**EXTRAIT DU DOCUMENT:**
━━━━━━

Les Mongols, partis de leurs steppes au commencement du xiiie siècle, ramassèrent en route des alliés de toute origine, et peut-être même leur grand chef Temudjin, qui fut élu en 1206 comme « Seigneur des seigneurs », le formidable Djenghis-khan, était-il de race turque. Mais tous les Mongols ne formaient avec lui qu’un corps et qu’une âme. Leur premier choc fut irrésistible. Sortant de leurs steppes natales par la large porte de Dsungarie, ouverte entre Altaï et Tian-chan, ils voyaient s’étendre devant eux tout le vaste espace, sans autre obstacle que les fleuves, se prolongeant à l’ouest jusqu’à l’Oural, au sud jusqu’aux chaînes bordières du nord de l’Iranie et à l’Hindu-kuch. Ils commencèrent par dévaster toutes ces plaines, dont ils rasèrent les cités, remplacées par des pyramides de têtes, et, grossissant leurs forces des populations qui restaient, continuèrent leur route vers l’Asie méridionale et l’Europe. De ce côté, la route est facile, grâce à l’ample « Porte des peuples », ménagée par la nature entre les chaînons divergents de l’Oural et les montagnes du Mogudchar, au nord de la Caspienne.

━━━━━━

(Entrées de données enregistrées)
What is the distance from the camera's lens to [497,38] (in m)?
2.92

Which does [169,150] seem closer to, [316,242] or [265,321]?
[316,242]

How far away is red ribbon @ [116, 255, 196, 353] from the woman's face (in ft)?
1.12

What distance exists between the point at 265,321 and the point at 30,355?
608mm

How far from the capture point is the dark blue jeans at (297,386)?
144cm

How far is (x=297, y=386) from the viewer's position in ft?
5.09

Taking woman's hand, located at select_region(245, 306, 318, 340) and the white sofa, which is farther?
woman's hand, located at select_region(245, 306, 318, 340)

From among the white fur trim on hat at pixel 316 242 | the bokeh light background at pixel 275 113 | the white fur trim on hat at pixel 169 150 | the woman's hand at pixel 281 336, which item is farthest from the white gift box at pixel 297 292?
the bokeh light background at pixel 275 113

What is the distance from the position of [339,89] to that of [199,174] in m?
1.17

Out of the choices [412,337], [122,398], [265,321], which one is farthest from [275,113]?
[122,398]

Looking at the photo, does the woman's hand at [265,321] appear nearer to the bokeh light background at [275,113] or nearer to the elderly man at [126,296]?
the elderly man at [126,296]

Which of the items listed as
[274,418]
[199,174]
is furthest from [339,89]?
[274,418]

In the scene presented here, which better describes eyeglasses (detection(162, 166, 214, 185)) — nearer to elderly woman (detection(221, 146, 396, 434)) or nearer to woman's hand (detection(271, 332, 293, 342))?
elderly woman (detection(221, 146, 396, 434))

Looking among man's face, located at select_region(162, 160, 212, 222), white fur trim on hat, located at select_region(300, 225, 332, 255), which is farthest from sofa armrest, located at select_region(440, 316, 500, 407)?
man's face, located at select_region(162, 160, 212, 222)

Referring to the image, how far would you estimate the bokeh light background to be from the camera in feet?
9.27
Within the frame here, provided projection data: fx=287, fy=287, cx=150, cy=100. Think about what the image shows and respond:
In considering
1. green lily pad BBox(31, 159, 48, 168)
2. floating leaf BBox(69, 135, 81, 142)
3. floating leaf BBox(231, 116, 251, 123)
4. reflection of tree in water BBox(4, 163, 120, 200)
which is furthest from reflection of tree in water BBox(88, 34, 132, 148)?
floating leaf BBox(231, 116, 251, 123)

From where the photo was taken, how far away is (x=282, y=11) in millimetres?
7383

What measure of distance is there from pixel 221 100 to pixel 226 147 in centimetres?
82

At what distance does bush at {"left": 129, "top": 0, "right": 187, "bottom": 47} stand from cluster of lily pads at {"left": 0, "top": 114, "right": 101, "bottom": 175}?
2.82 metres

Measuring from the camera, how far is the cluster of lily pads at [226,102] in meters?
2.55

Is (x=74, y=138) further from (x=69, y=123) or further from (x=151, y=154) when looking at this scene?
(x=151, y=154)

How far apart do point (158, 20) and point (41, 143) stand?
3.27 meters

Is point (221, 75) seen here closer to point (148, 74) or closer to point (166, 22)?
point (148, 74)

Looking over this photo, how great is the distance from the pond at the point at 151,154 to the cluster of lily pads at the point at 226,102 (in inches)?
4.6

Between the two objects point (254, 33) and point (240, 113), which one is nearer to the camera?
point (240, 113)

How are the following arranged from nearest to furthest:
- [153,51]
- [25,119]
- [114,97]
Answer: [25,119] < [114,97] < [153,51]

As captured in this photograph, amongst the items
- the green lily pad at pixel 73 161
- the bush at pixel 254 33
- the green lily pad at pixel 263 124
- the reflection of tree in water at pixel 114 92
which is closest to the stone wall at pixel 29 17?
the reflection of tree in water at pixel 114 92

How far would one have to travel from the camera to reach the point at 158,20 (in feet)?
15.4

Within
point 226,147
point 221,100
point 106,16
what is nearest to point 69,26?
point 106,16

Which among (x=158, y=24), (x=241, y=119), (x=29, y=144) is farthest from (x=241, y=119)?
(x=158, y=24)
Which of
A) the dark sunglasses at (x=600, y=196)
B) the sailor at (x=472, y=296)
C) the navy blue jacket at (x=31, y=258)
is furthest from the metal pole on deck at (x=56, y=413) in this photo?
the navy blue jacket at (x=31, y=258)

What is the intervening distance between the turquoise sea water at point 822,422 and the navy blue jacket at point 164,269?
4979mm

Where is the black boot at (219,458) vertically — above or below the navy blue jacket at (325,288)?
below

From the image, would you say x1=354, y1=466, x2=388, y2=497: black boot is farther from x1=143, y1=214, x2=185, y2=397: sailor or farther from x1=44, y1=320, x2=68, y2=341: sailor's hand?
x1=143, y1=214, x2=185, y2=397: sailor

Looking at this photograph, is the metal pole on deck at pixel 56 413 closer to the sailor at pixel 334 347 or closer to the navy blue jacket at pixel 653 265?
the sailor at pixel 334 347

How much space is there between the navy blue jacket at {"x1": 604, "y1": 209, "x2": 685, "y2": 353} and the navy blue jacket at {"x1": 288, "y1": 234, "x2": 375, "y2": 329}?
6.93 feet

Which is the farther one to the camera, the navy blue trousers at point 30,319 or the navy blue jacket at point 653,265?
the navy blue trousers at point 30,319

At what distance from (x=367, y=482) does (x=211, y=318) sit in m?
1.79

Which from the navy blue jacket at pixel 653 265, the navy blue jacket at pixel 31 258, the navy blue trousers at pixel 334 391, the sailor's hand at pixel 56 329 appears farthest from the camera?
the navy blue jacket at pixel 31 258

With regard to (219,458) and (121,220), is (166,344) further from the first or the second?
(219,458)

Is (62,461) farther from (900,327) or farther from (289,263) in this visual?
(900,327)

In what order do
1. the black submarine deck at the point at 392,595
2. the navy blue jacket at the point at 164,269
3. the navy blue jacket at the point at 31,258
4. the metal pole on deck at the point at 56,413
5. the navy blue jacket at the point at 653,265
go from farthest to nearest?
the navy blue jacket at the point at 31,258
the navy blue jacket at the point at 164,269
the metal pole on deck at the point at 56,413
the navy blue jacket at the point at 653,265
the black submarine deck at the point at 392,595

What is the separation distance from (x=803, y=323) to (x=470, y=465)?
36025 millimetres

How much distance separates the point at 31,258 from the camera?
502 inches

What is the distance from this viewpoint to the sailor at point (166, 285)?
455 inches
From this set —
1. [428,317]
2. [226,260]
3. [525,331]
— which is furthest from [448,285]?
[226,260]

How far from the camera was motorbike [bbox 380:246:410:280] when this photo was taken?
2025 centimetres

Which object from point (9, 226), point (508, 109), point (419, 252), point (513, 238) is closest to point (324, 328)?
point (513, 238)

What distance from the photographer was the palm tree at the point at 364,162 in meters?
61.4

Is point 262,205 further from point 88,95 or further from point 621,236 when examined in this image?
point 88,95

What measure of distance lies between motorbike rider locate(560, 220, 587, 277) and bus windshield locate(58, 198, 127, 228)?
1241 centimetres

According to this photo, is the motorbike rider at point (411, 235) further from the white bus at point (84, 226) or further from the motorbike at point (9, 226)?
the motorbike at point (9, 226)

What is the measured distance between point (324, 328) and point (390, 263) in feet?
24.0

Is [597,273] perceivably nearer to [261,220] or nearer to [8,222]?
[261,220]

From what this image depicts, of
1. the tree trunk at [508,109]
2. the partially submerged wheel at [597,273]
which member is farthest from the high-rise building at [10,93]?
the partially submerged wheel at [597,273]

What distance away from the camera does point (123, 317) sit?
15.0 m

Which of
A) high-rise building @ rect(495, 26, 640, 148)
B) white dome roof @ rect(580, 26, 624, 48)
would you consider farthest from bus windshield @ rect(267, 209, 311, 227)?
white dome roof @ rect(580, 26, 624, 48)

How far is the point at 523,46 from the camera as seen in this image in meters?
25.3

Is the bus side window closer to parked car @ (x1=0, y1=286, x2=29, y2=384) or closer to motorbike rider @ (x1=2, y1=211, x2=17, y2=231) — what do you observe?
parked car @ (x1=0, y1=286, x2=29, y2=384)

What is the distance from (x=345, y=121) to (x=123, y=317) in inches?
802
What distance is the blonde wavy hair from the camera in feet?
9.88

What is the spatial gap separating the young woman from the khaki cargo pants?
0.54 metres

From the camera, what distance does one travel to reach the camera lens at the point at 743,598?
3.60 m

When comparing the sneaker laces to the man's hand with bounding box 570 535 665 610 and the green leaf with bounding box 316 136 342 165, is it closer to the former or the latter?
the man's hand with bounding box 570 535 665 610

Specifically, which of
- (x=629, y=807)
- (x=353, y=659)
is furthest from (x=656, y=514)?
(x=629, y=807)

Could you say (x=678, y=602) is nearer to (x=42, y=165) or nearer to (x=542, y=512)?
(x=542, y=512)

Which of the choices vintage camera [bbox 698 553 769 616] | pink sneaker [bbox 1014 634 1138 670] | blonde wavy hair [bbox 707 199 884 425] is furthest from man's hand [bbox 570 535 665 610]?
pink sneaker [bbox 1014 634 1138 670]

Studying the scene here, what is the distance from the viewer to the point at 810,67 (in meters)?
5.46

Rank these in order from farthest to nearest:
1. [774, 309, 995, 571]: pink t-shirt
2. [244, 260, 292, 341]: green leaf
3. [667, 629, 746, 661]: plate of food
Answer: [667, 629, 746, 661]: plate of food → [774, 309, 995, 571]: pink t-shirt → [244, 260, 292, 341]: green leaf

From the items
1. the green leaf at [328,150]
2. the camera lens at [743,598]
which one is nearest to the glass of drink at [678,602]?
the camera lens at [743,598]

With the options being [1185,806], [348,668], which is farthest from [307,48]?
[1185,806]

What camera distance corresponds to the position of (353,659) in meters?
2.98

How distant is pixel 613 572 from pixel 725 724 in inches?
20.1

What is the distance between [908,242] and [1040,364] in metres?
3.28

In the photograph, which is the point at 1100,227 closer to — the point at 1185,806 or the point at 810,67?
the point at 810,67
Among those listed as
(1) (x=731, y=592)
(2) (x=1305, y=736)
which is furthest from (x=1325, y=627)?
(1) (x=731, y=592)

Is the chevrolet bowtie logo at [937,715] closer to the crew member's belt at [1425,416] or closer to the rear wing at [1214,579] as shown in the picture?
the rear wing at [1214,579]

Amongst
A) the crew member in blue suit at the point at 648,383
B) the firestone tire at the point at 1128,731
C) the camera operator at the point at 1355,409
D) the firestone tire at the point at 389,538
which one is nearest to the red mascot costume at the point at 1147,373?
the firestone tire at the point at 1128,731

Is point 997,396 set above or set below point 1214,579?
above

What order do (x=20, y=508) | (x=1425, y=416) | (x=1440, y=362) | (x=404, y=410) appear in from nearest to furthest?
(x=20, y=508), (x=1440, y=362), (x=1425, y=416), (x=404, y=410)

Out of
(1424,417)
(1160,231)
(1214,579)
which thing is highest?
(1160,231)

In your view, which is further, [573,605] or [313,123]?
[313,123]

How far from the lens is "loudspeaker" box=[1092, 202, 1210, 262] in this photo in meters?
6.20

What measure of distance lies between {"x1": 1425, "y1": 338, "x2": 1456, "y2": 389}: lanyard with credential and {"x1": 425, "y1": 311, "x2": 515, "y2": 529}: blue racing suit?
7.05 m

━━━━━━

**CONSIGNE A:** D'après l'extrait sur les Mongols, en quelle année Temudjin fut-il élu « Seigneur des seigneurs » ?
**CONSIGNE B:** Recopiez mot pour mot, dans les enregistrements, tout ce qui va de la ligne contenant « At what distance does » jusqu'à la ligne contenant « 2.82 metres », ces deux lignes comprises.
L'extrait et les enregistrements sont deux sources indépendantes l'une de l'autre.

**RÉPONSE A:** En 1206.

**RÉPONSE B:**
At what distance does bush at {"left": 129, "top": 0, "right": 187, "bottom": 47} stand from cluster of lily pads at {"left": 0, "top": 114, "right": 101, "bottom": 175}?
2.82 metres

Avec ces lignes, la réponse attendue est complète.